• **Assigned task**:
Without including pictures, set down every record exactly as it stands.

• **Material provided**:
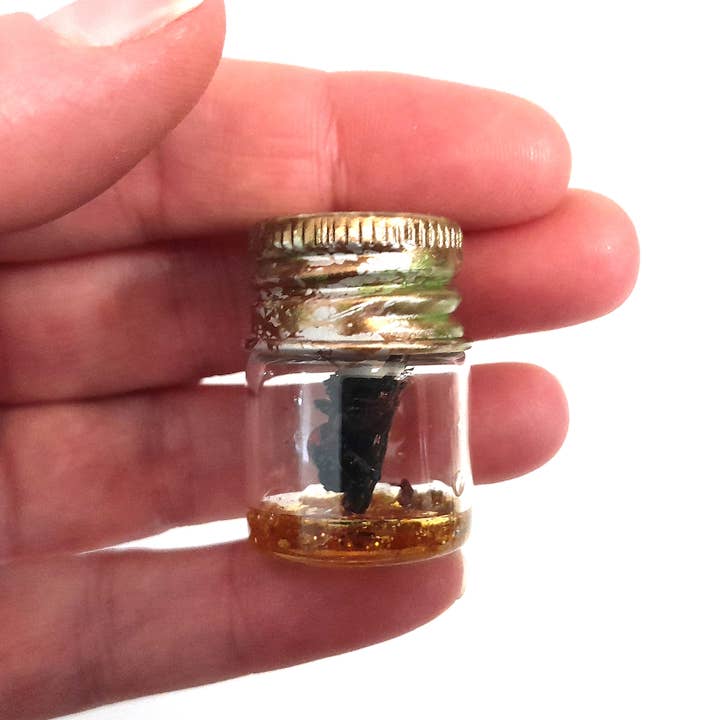 SUPERAWWWSOME - Wholesale Decorative Jar - Spider Specimen Bottle Black Widow Dollhouse Mini Halloween4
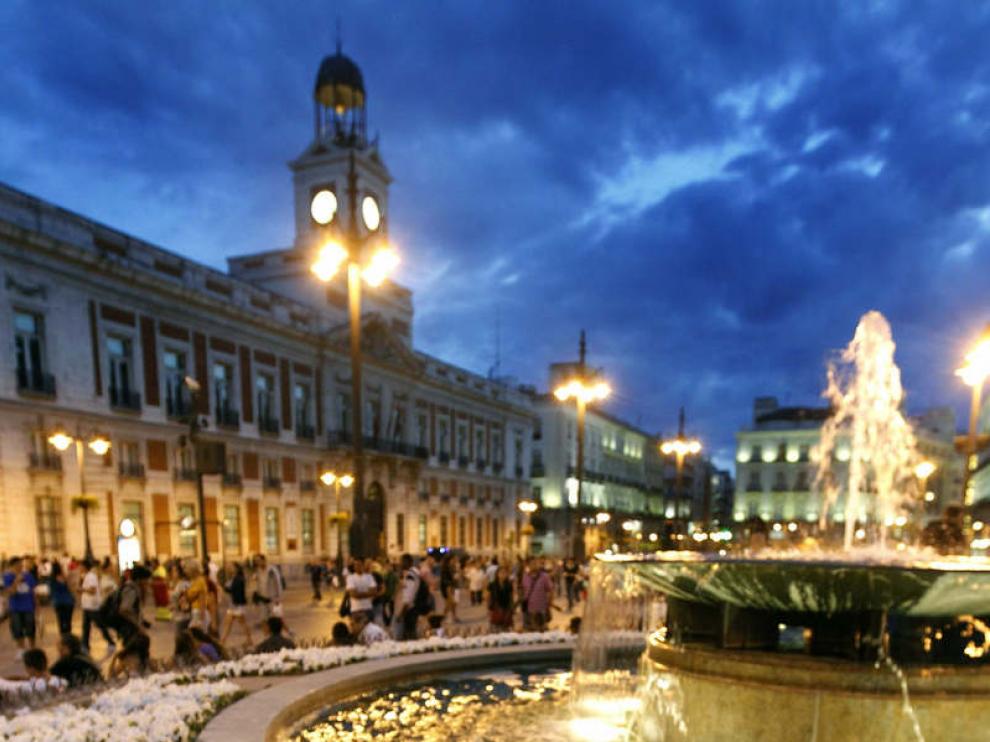 La marcha contra la reforma llega a Puerta del Sol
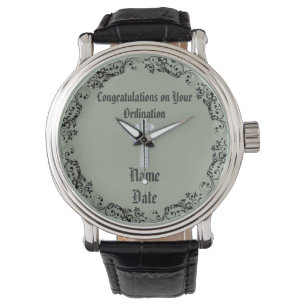 Congratulations Newly Ordained Ordainment Gift Watch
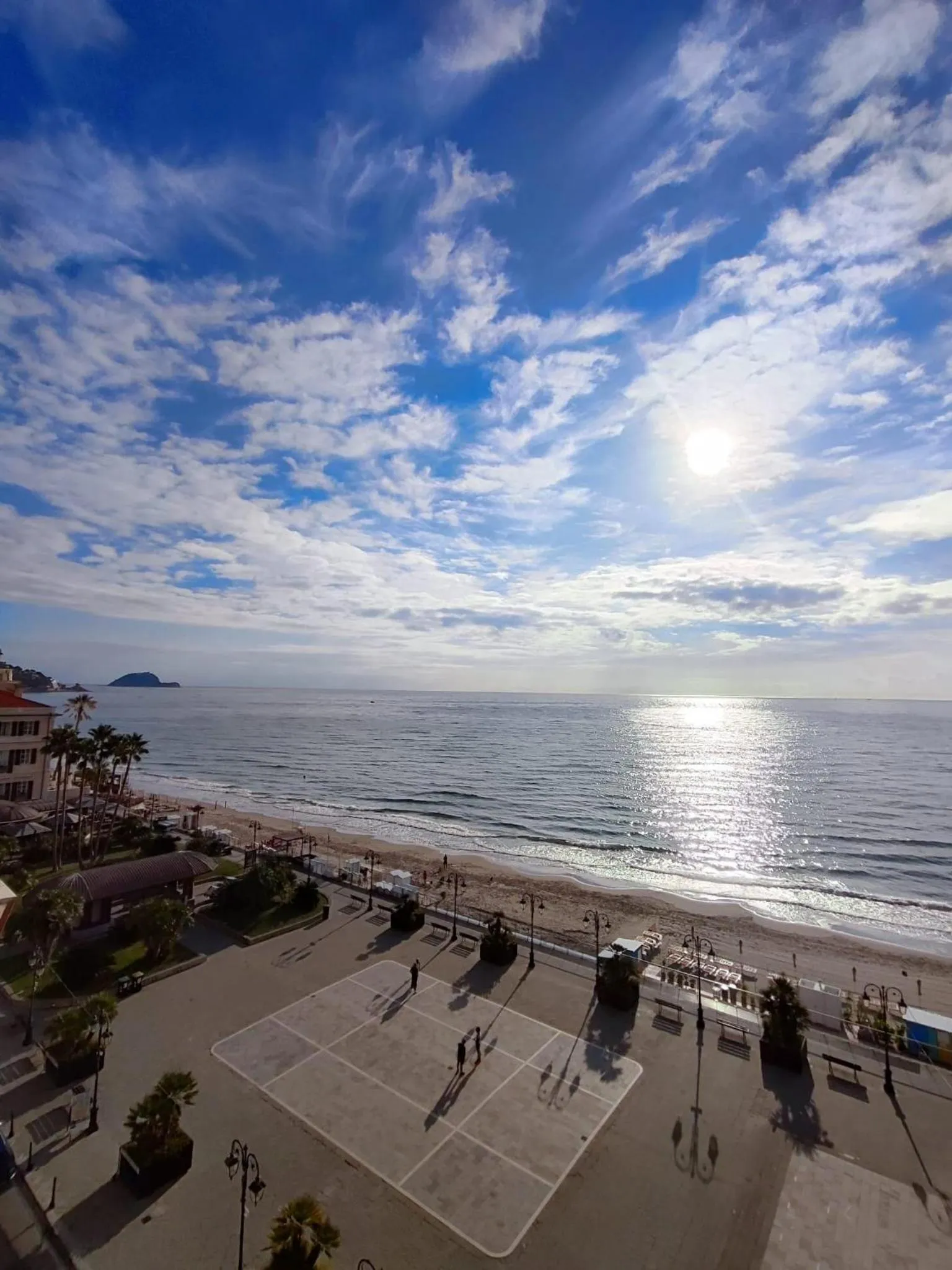 Beach in Hotel Europa & Concordia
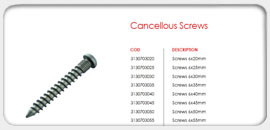 Cancellous Screws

• **Answer space**:
 SUPERAWWWSOME - Wholesale Decorative Jar - Spider Specimen Bottle Black Widow Dollhouse Mini Halloween4
 La marcha contra la reforma llega a Puerta del Sol
 Congratulations Newly Ordained Ordainment Gift Watch
 Beach in Hotel Europa & Concordia
 Cancellous Screws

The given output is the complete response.